▸ To be done: Set down the material below in full, matching it exactly.

▸ Records supplied:
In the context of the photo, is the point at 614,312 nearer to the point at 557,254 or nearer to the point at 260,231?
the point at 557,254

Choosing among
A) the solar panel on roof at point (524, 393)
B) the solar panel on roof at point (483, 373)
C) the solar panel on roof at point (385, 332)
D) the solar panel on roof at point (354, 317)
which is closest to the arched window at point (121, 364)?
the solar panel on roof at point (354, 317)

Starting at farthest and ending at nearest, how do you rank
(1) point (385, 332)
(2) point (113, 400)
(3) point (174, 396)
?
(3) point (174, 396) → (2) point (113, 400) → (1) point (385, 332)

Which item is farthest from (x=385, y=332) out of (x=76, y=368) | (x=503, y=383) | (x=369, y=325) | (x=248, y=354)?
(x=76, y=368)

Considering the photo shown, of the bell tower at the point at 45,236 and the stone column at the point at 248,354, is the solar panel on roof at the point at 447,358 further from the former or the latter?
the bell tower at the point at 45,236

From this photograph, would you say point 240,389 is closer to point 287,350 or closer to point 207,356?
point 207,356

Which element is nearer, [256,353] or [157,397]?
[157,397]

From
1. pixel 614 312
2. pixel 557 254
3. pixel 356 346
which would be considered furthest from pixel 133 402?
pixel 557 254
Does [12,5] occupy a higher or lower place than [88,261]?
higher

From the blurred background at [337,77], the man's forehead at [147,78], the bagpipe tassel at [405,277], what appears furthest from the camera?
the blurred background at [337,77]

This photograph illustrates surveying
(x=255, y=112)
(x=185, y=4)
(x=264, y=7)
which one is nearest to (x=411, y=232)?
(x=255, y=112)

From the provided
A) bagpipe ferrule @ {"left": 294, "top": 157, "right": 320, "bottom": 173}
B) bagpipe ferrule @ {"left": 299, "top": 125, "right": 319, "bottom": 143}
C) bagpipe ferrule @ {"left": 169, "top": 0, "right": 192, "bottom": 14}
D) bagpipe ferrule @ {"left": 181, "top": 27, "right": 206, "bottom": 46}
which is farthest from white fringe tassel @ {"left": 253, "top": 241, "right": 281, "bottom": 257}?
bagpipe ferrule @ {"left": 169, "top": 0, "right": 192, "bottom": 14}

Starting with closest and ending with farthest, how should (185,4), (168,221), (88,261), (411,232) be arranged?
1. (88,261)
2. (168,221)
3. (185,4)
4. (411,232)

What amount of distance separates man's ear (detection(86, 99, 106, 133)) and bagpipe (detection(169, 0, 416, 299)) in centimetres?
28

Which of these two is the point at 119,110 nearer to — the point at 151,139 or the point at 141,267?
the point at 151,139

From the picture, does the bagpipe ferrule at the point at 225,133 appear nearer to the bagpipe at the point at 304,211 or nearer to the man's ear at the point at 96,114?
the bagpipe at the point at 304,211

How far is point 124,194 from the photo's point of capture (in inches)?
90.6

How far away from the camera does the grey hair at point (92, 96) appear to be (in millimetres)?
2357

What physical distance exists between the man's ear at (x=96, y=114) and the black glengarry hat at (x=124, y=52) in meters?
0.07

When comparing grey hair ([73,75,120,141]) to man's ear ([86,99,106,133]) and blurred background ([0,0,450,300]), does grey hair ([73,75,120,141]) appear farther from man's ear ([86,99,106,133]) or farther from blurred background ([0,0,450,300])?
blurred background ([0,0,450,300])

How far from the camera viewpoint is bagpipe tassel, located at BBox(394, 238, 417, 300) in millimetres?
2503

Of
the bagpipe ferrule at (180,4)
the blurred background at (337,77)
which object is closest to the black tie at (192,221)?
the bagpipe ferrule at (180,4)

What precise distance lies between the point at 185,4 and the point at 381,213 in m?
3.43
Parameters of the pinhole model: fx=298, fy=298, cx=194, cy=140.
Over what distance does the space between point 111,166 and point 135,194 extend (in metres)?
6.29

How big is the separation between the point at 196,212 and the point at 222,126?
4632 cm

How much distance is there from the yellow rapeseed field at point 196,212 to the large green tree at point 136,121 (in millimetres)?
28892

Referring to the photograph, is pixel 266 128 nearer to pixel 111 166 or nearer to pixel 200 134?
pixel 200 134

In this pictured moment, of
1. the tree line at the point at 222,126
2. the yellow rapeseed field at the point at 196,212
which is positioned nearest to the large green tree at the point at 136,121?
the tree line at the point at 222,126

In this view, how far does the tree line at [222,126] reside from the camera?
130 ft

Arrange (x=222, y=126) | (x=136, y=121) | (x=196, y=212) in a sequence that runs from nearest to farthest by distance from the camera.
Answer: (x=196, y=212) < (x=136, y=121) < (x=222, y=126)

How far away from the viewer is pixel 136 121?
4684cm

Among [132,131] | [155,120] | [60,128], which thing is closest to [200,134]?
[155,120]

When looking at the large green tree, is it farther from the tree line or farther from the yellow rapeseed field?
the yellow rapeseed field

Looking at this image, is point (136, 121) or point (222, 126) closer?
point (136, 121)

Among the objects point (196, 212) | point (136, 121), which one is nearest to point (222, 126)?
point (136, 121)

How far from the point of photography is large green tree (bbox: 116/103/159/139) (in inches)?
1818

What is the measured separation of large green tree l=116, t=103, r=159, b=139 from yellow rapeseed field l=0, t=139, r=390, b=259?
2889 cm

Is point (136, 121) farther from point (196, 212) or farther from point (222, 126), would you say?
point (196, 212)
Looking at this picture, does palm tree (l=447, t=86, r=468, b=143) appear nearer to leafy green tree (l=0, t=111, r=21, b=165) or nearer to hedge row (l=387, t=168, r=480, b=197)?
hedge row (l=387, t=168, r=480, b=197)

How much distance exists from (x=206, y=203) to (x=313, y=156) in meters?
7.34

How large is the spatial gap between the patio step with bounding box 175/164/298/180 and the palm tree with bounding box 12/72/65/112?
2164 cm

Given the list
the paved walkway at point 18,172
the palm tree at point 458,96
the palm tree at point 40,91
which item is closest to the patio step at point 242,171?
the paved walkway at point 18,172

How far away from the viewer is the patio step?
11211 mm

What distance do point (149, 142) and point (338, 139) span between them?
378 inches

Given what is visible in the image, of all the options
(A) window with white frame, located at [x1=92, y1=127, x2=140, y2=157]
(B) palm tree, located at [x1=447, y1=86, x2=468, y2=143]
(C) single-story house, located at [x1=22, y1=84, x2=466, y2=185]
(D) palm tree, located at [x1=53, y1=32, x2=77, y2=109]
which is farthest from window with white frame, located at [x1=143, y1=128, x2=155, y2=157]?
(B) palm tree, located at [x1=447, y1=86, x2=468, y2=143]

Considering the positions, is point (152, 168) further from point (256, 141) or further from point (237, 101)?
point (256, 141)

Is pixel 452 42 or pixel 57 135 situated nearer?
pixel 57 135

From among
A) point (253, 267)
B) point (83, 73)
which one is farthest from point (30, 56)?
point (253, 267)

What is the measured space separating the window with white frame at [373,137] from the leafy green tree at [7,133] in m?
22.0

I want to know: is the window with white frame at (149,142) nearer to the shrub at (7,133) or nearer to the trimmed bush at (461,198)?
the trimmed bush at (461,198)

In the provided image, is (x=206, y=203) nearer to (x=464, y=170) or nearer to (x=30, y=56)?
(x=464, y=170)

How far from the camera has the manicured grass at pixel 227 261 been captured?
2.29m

▸ Output of the task:
In the context of the photo, is the point at 614,312 nearer to the point at 557,254 or nearer to the point at 260,231?
the point at 557,254

Choosing among
A) the solar panel on roof at point (524, 393)
B) the solar panel on roof at point (483, 373)
C) the solar panel on roof at point (385, 332)
D) the solar panel on roof at point (354, 317)
which is closest to the arched window at point (121, 364)?
the solar panel on roof at point (354, 317)

Starting at farthest and ending at nearest, how do you rank
(1) point (385, 332)
(2) point (113, 400)
(3) point (174, 396)
?
(3) point (174, 396) → (2) point (113, 400) → (1) point (385, 332)

Which item is farthest from (x=385, y=332) out of (x=76, y=368) | (x=503, y=383) | (x=369, y=325) | (x=248, y=354)?
(x=76, y=368)

Considering the photo shown, of the bell tower at the point at 45,236 and the stone column at the point at 248,354, is the solar panel on roof at the point at 447,358 further from the former or the latter?
the bell tower at the point at 45,236

From this photograph, would you say point 240,389 is closer to point 287,350 or closer to point 207,356?
point 207,356

Which element is nearer, [256,353] or [157,397]?
[157,397]

From
1. pixel 614 312
2. pixel 557 254
3. pixel 356 346
which would be considered furthest from pixel 133 402?
pixel 557 254
Does [12,5] occupy a higher or lower place than [88,261]?
higher

From the blurred background at [337,77], the man's forehead at [147,78], the bagpipe tassel at [405,277], what appears furthest from the camera?
the blurred background at [337,77]

This photograph illustrates surveying
(x=255, y=112)
(x=185, y=4)
(x=264, y=7)
which one is nearest to (x=411, y=232)?
(x=255, y=112)

From the provided
A) bagpipe ferrule @ {"left": 294, "top": 157, "right": 320, "bottom": 173}
B) bagpipe ferrule @ {"left": 299, "top": 125, "right": 319, "bottom": 143}
C) bagpipe ferrule @ {"left": 169, "top": 0, "right": 192, "bottom": 14}
D) bagpipe ferrule @ {"left": 181, "top": 27, "right": 206, "bottom": 46}
which is farthest from white fringe tassel @ {"left": 253, "top": 241, "right": 281, "bottom": 257}?
bagpipe ferrule @ {"left": 169, "top": 0, "right": 192, "bottom": 14}

Starting with closest and ending with farthest, how should (185,4), (168,221), (88,261), (411,232) be arranged?
1. (88,261)
2. (168,221)
3. (185,4)
4. (411,232)

What amount of distance separates man's ear (detection(86, 99, 106, 133)) and bagpipe (detection(169, 0, 416, 299)) in centimetres?
28

Which of these two is the point at 119,110 nearer to — the point at 151,139 or the point at 141,267?
the point at 151,139

From the picture, does the bagpipe ferrule at the point at 225,133 appear nearer to the bagpipe at the point at 304,211 or nearer to the man's ear at the point at 96,114?
the bagpipe at the point at 304,211

How far is point 124,194 from the photo's point of capture (in inches)?
90.6

How far away from the camera does the grey hair at point (92, 96) appear to be (in millimetres)?
2357

What physical distance exists between the man's ear at (x=96, y=114) and the black glengarry hat at (x=124, y=52) in meters?
0.07

When comparing grey hair ([73,75,120,141]) to man's ear ([86,99,106,133]) and blurred background ([0,0,450,300]), does grey hair ([73,75,120,141]) appear farther from man's ear ([86,99,106,133]) or farther from blurred background ([0,0,450,300])?
blurred background ([0,0,450,300])

How far from the camera viewpoint is bagpipe tassel, located at BBox(394, 238, 417, 300) in millimetres?
2503

Of
the bagpipe ferrule at (180,4)
the blurred background at (337,77)
which object is closest to the black tie at (192,221)?
the bagpipe ferrule at (180,4)

What precise distance lies between the point at 185,4 and the point at 381,213 in m?
3.43
Parameters of the pinhole model: fx=298, fy=298, cx=194, cy=140.
Over what distance does the space between point 111,166 and point 135,194 extend (in metres)?
6.29

How big is the separation between the point at 196,212 and the point at 222,126?
4632 cm

How much distance is there from the yellow rapeseed field at point 196,212 to the large green tree at point 136,121 (in millimetres)?
28892

Referring to the photograph, is pixel 266 128 nearer to pixel 111 166 or nearer to pixel 200 134?
pixel 200 134

In this pictured moment, of
1. the tree line at the point at 222,126
2. the yellow rapeseed field at the point at 196,212
which is positioned nearest to the large green tree at the point at 136,121?
the tree line at the point at 222,126

In this view, how far does the tree line at [222,126] reside from the camera?
130 ft

Arrange (x=222, y=126) | (x=136, y=121) | (x=196, y=212) in a sequence that runs from nearest to farthest by distance from the camera.
Answer: (x=196, y=212) < (x=136, y=121) < (x=222, y=126)

How far away from the viewer is pixel 136 121?
4684cm

Among [132,131] | [155,120] | [60,128], which thing is closest to [200,134]?
[155,120]

When looking at the large green tree, is it farther from the tree line or farther from the yellow rapeseed field?
the yellow rapeseed field

Looking at this image, is point (136, 121) or point (222, 126) closer?
point (136, 121)

Among the objects point (196, 212) | point (136, 121), which one is nearest to point (222, 126)?
point (136, 121)

How far from the point of photography is large green tree (bbox: 116/103/159/139) (in inches)?
1818

What is the measured separation of large green tree l=116, t=103, r=159, b=139 from yellow rapeseed field l=0, t=139, r=390, b=259?
2889 cm

Is point (136, 121) farther from point (196, 212) or farther from point (222, 126), would you say?
point (196, 212)
Looking at this picture, does palm tree (l=447, t=86, r=468, b=143) appear nearer to leafy green tree (l=0, t=111, r=21, b=165) or nearer to hedge row (l=387, t=168, r=480, b=197)?
hedge row (l=387, t=168, r=480, b=197)

How much distance exists from (x=206, y=203) to (x=313, y=156) in meters?
7.34

How large is the spatial gap between the patio step with bounding box 175/164/298/180 and the palm tree with bounding box 12/72/65/112?
2164 cm

Given the list
the paved walkway at point 18,172
the palm tree at point 458,96
the palm tree at point 40,91
which item is closest to the patio step at point 242,171?
the paved walkway at point 18,172

How far away from the viewer is the patio step?
11211 mm

What distance do point (149, 142) and point (338, 139) span between them?
378 inches

Given what is visible in the image, of all the options
(A) window with white frame, located at [x1=92, y1=127, x2=140, y2=157]
(B) palm tree, located at [x1=447, y1=86, x2=468, y2=143]
(C) single-story house, located at [x1=22, y1=84, x2=466, y2=185]
(D) palm tree, located at [x1=53, y1=32, x2=77, y2=109]
which is farthest from window with white frame, located at [x1=143, y1=128, x2=155, y2=157]?
(B) palm tree, located at [x1=447, y1=86, x2=468, y2=143]

Considering the positions, is point (152, 168) further from point (256, 141) or further from point (237, 101)?
point (256, 141)

Is pixel 452 42 or pixel 57 135 situated nearer?
pixel 57 135

From among
A) point (253, 267)
B) point (83, 73)
which one is farthest from point (30, 56)?
point (253, 267)

What is the measured space separating the window with white frame at [373,137] from the leafy green tree at [7,133] in m?
22.0

I want to know: is the window with white frame at (149,142) nearer to the shrub at (7,133) or nearer to the trimmed bush at (461,198)?
the trimmed bush at (461,198)

In the provided image, is (x=206, y=203) nearer to (x=464, y=170) or nearer to (x=30, y=56)?
(x=464, y=170)

How far from the camera has the manicured grass at pixel 227 261 been captured?
2.29m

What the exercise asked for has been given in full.